= WHAT THE TASK ASKS =
Beginning with the first line below, output every record verbatim and leave out the images.

= SOURCE MATERIAL =
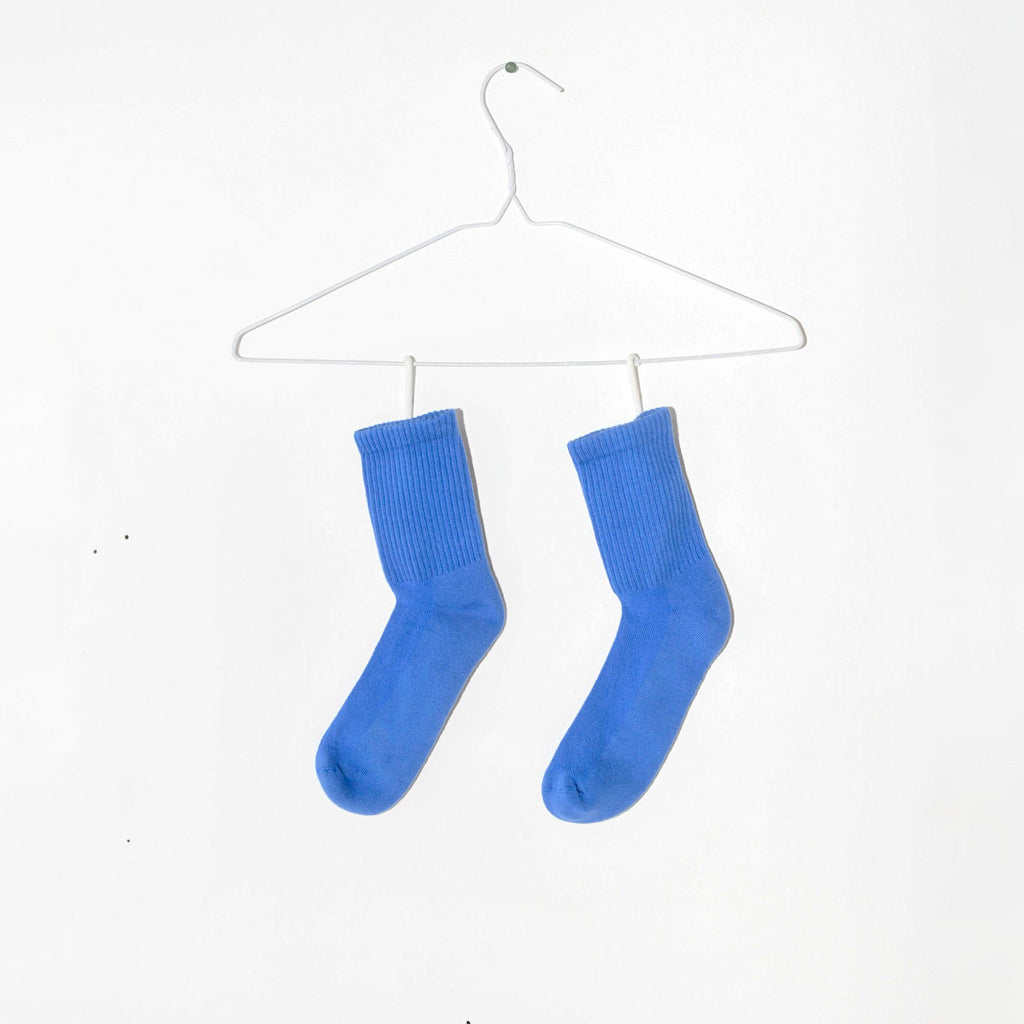 Bright blue socks rest below a wire hanger on a white background.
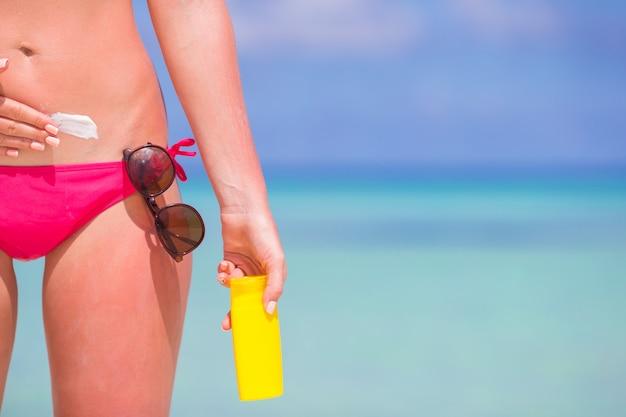 白いビーチに日焼け止めで胃を適用する若い女性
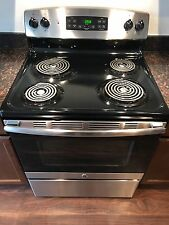 Brand new stainless steel and black stove with over head fan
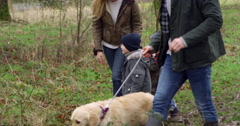 Family On Winter Walk In Countryside With Dog Shot On R3D Stock Footage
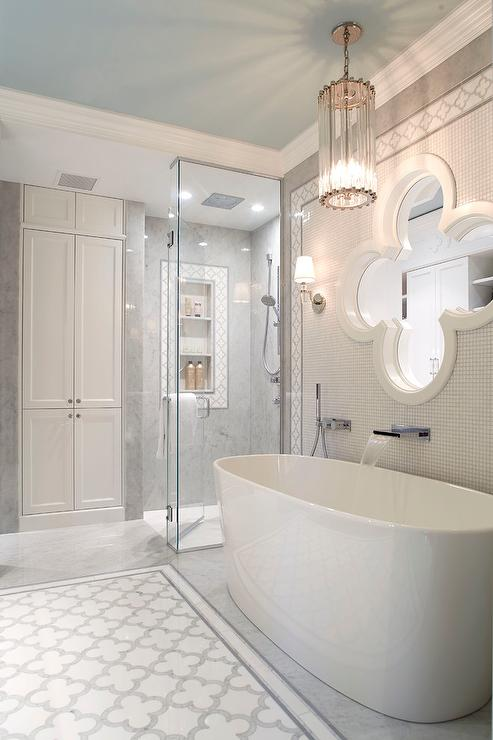 Quatrefoil Mirror Over Oval Bathtub - Transitional - Bathroom
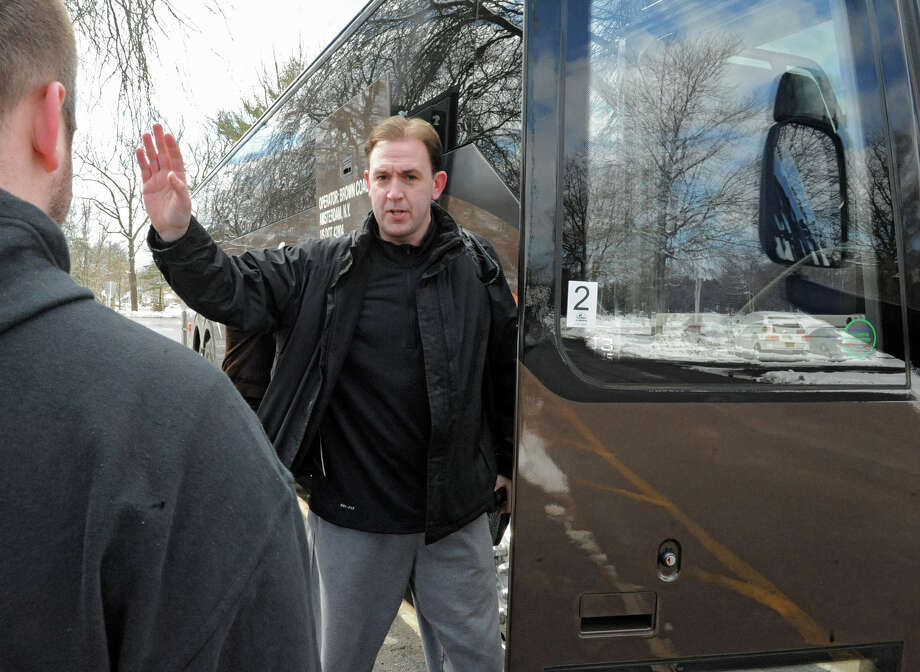 UAlbany men's basketball head coach Will Brown waves to the media before boarding the tour bus as the team leaves for the NCAA Tournament on Wednesday, March 20, 2013 in Albany, N.Y. (Lori Van Buren / Times Union) Photo: Lori Van Buren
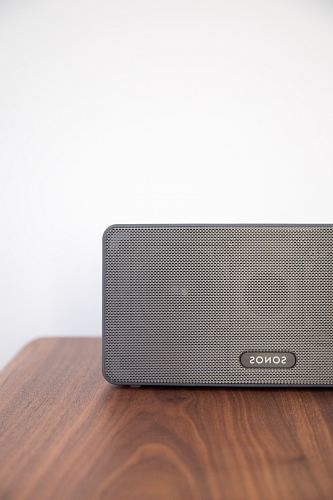 gray Sonos speaker on table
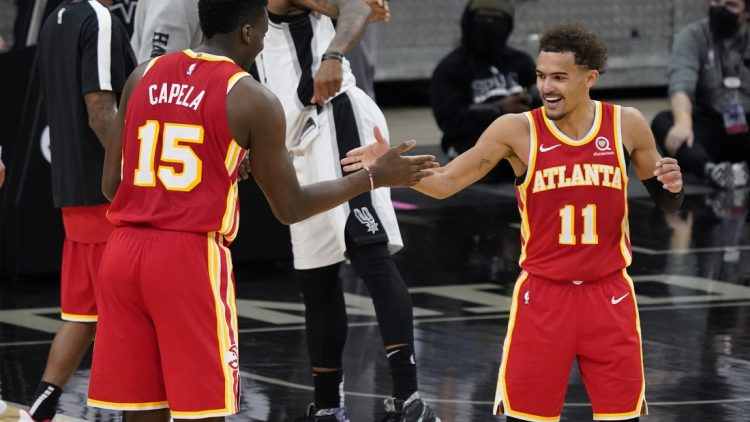 Apr 1, 2021; San Antonio, Texas, USA; Atlanta Hawks center Clint Capela (15) and guard Trae Young (11) celebrate after their double overtime victory over the San Antonio Spurs at AT&T Center. Mandatory Credit: Scott Wachter-USA TODAY Sports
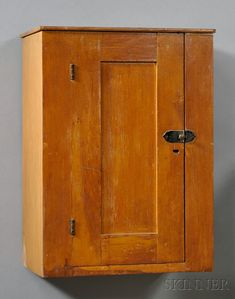 Shaker Pine Hanging Wall Cupboard, Mt. Lebanon, New York, c. 1840-50, the case with paneled door opening to one shelf, old refinish, ht. 25, wd. 18 1/2, dp. 12 1/4 in.
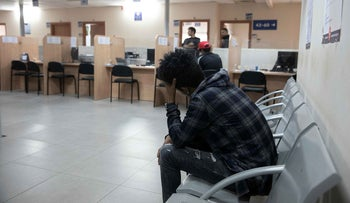 An asylum seeker waits at the Population and Immigration Authority office in Bnei Brak, December 25, 2019.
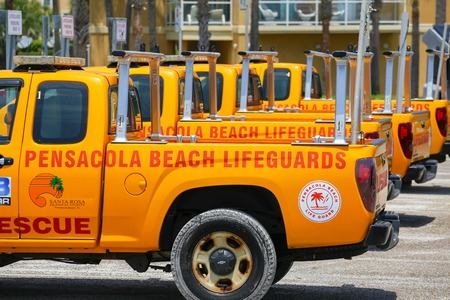 pensacola: Pensacola Beach, USA - May 13, 2015: Several lifeguard pick-up trucks parked in a row ready for use.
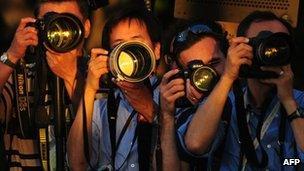 Press photographers at work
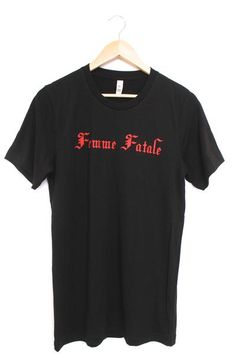 Femme Fatale red graphic design on a soft, 100% cotton black t-shirt. All of our unisex t-shirts are silk screened for the highest quality possible.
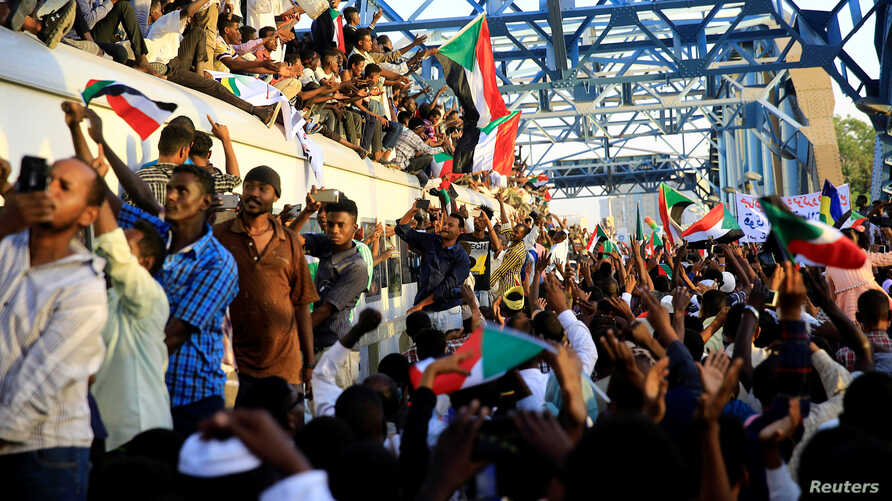 Sudanese demonstrators welcome a train carrying protesters from Atbara, the birthplace of an uprising that toppled Sudanese former President Omar al-Bashir, as they approach the military headquarters in Khartoum, April 23, 2019.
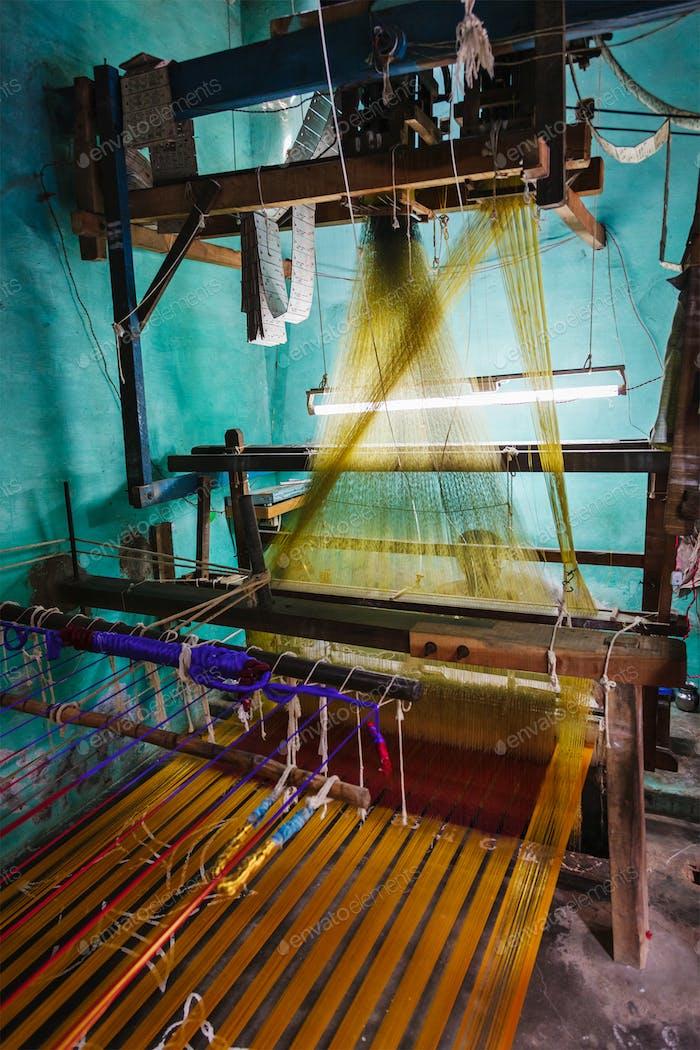 Man weaving silk sari on loom in India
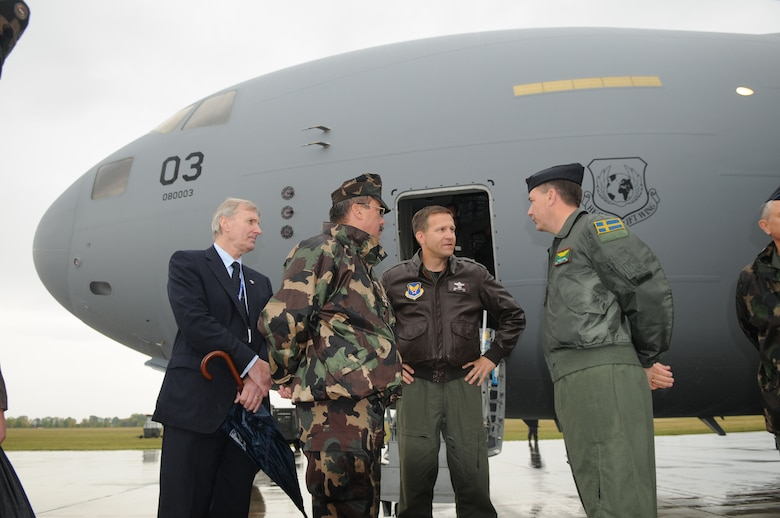 Col. John Zazworsky, Heavy Airlift Wing commander (center right), met with Swedish Col. Fredrik Heden, HAW vice commander (right), General Laszlo Tombol, Hungarian Chief of Defense (center left), and Gunnar Borch, NATO Airlift Management Agency general manager, after the delivery of the third and final C-17 Globemaster III on Oct. 12, 2009 at Papa Air Base, Hungary.  The wing's purpose is to collectively create a heavy airlift solution with global reach to meet national obligations to the European Union, NATO and U.N. (U.S. Air Force photo/Staff Sgt. Mercedes Crossland)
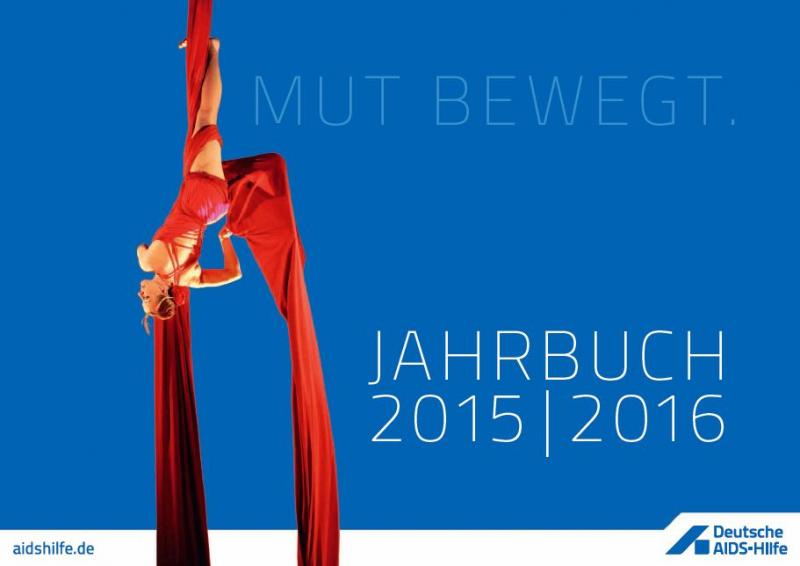 Titel Jahrbuch 2015/2016 Akrobatin in rotem Seil Hängend formt die rote Schleife.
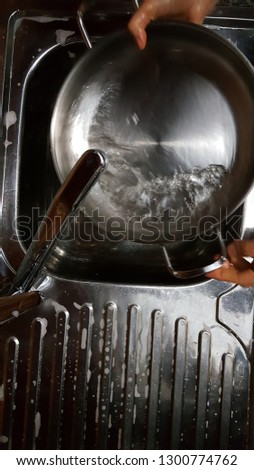 Dishes in metal sink #1300774762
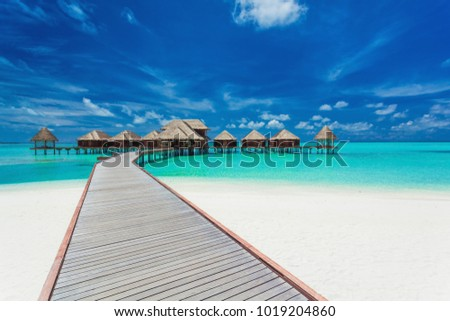 Overwater villas on the tropical lagoon, Maldives islands stock photo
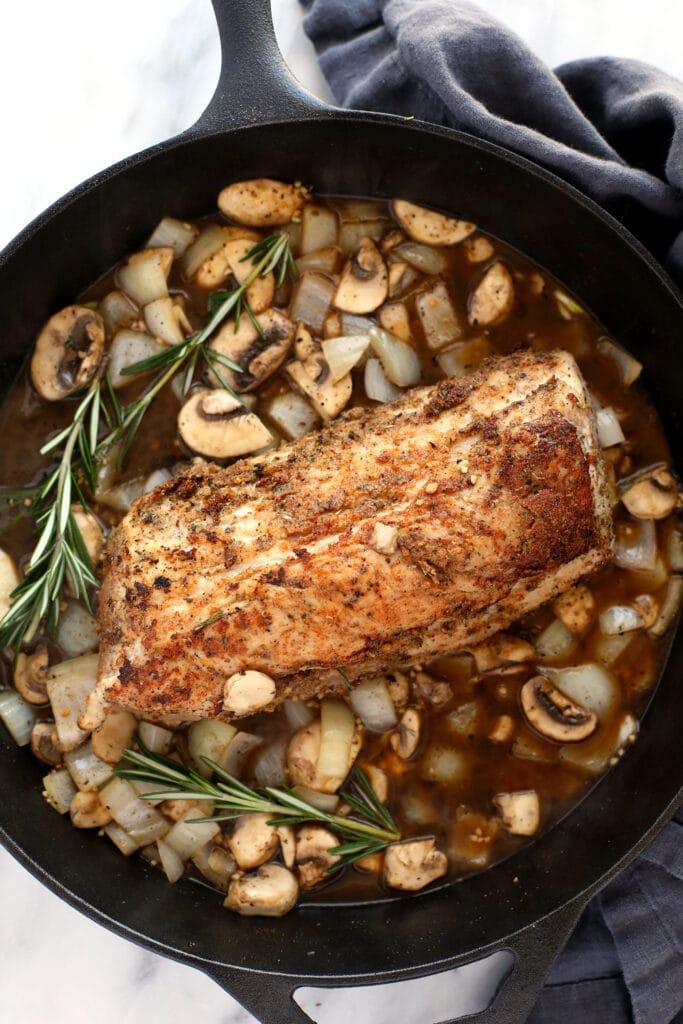 pork tenderloin in gravy on cast iron pan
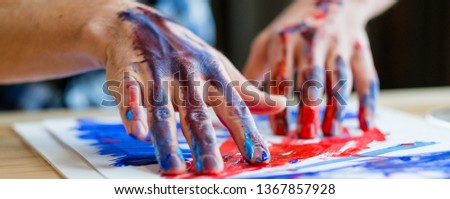 Contemporary art trend. Closeup of male hands creating abstract picture with red and blue acrylic paint on his finger tips.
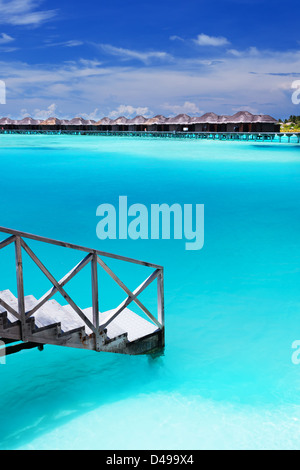 Passi in incredibile laguna blu con bungalow sull'acqua Foto Stock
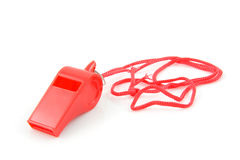 Red colored plastic whistle Stock Images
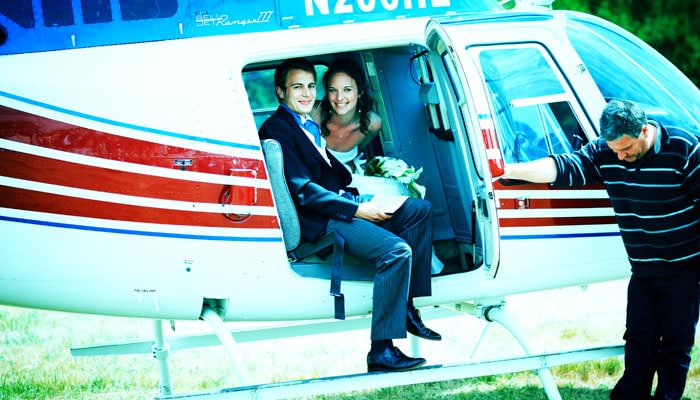 Wedding photograph of Rosie and Mark getting out of helicopter at the reception in Somerset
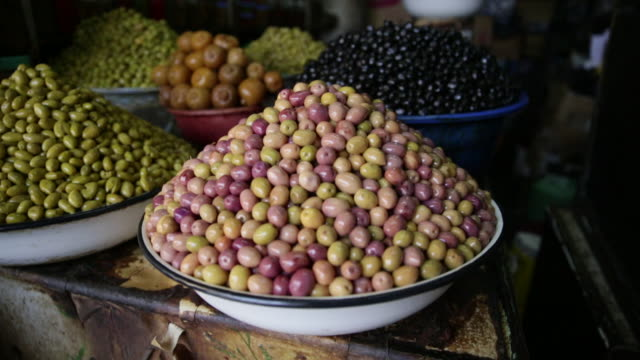 Colorful olives overflowing from bowls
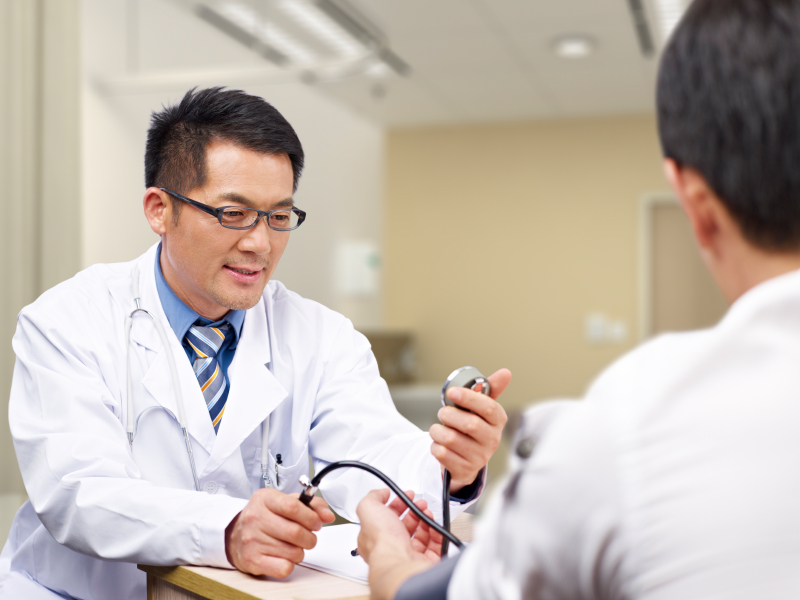 A man getting his blood pressure checked
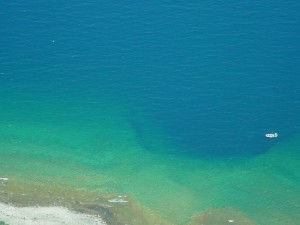 The Middle Island sinkhole is open to Lake Huron creating a gradient of biological activity. A 9-meter Whaler is also visible in this aerial photo for a sense of scale. Image courtesy of Scott Kendall and Bopi Biddanda, Grand Valley State University.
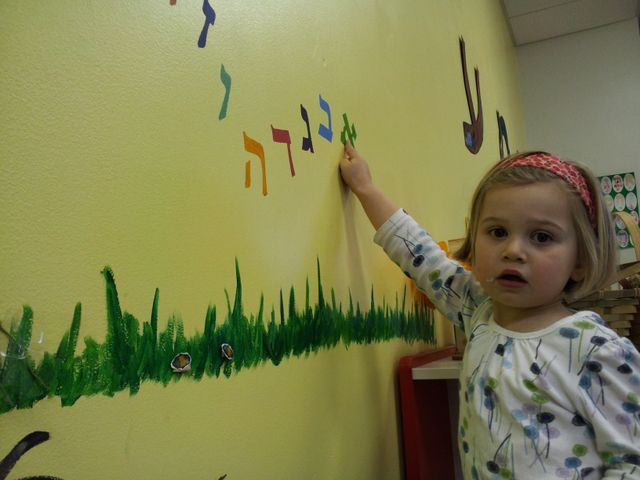 "A Shorashim learner points to ""Aleph"" on our classroom wall mural"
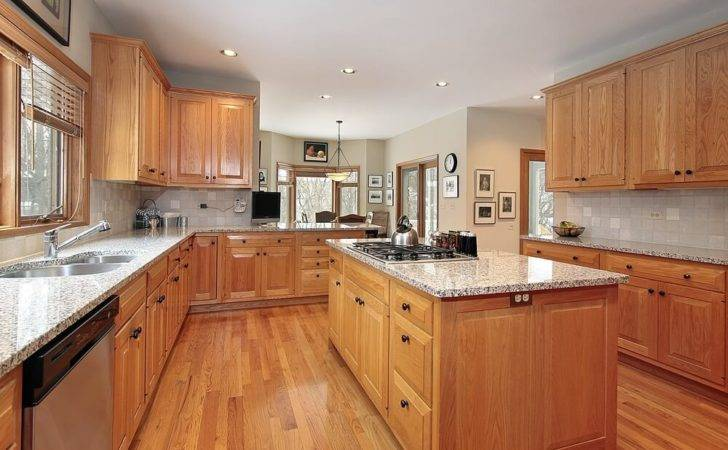 Kitchen Featuring Lighter Wooden Cabinets Medium Colored Hardwood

= TASK RESPONSE =
 Bright blue socks rest below a wire hanger on a white background.
 白いビーチに日焼け止めで胃を適用する若い女性
 Brand new stainless steel and black stove with over head fan
 Family On Winter Walk In Countryside With Dog Shot On R3D Stock Footage
 Quatrefoil Mirror Over Oval Bathtub - Transitional - Bathroom
 UAlbany men's basketball head coach Will Brown waves to the media before boarding the tour bus as the team leaves for the NCAA Tournament on Wednesday, March 20, 2013 in Albany, N.Y. (Lori Van Buren / Times Union) Photo: Lori Van Buren
 gray Sonos speaker on table
 Apr 1, 2021; San Antonio, Texas, USA; Atlanta Hawks center Clint Capela (15) and guard Trae Young (11) celebrate after their double overtime victory over the San Antonio Spurs at AT&T Center. Mandatory Credit: Scott Wachter-USA TODAY Sports
 Shaker Pine Hanging Wall Cupboard, Mt. Lebanon, New York, c. 1840-50, the case with paneled door opening to one shelf, old refinish, ht. 25, wd. 18 1/2, dp. 12 1/4 in.
 An asylum seeker waits at the Population and Immigration Authority office in Bnei Brak, December 25, 2019.
 pensacola: Pensacola Beach, USA - May 13, 2015: Several lifeguard pick-up trucks parked in a row ready for use.
 Press photographers at work
 Femme Fatale red graphic design on a soft, 100% cotton black t-shirt. All of our unisex t-shirts are silk screened for the highest quality possible.
 Sudanese demonstrators welcome a train carrying protesters from Atbara, the birthplace of an uprising that toppled Sudanese former President Omar al-Bashir, as they approach the military headquarters in Khartoum, April 23, 2019.
 Man weaving silk sari on loom in India
 Col. John Zazworsky, Heavy Airlift Wing commander (center right), met with Swedish Col. Fredrik Heden, HAW vice commander (right), General Laszlo Tombol, Hungarian Chief of Defense (center left), and Gunnar Borch, NATO Airlift Management Agency general manager, after the delivery of the third and final C-17 Globemaster III on Oct. 12, 2009 at Papa Air Base, Hungary.  The wing's purpose is to collectively create a heavy airlift solution with global reach to meet national obligations to the European Union, NATO and U.N. (U.S. Air Force photo/Staff Sgt. Mercedes Crossland)
 Titel Jahrbuch 2015/2016 Akrobatin in rotem Seil Hängend formt die rote Schleife.
 Dishes in metal sink #1300774762
 Overwater villas on the tropical lagoon, Maldives islands stock photo
 pork tenderloin in gravy on cast iron pan
 Contemporary art trend. Closeup of male hands creating abstract picture with red and blue acrylic paint on his finger tips.
 Passi in incredibile laguna blu con bungalow sull'acqua Foto Stock
 Red colored plastic whistle Stock Images
 Wedding photograph of Rosie and Mark getting out of helicopter at the reception in Somerset
 Colorful olives overflowing from bowls
 A man getting his blood pressure checked
 The Middle Island sinkhole is open to Lake Huron creating a gradient of biological activity. A 9-meter Whaler is also visible in this aerial photo for a sense of scale. Image courtesy of Scott Kendall and Bopi Biddanda, Grand Valley State University.
 "A Shorashim learner points to ""Aleph"" on our classroom wall mural"
 Kitchen Featuring Lighter Wooden Cabinets Medium Colored Hardwood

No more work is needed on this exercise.